Adams focused on domestic architecture in the 1990s and turned to hospital environments about 2000. A paper comparing the intentions and experience of women and children in suburban California established research questions to which Adams would return repeatedly. How do buildings express behavioral expectations and do users of houses simply do what they are told? She followed this up with studies of wartime housing in Canada; privacy and girlhood in 19th-century Quebec; and sick children and maternal care. She and colleagues contributed to an award-winning website, Great Unsolved Mysteries in Canadian History, by showcasing the role of a Montreal house in an unsolved double murder.
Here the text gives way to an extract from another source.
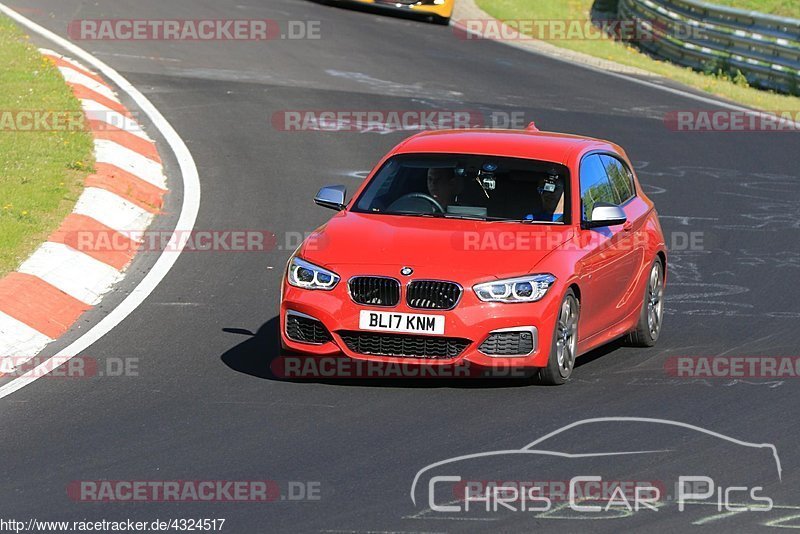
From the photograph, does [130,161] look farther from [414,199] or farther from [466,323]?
[466,323]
Her more recent works examine Art Deco architecture and hospitals; and the architecture of the Montreal Neurological Institute and neurosurgeon Wilder Penfield.
Adams has received numerous awards for her academic work including the President's Medal for Media in Architecture from the Royal Architectural Institute of Canada, the Hilda Neatby Prize from the Canadian Historical Association, the Jason Hannah Medal from the Royal Society of Canada, and a Woman of Distinction award from the Montreal YWCA.
She has served in administrative roles including as Curator of the Osler Library and Director of the Institute for Gender, Sexuality, and Feminist Studies at McGill University in 2010-11.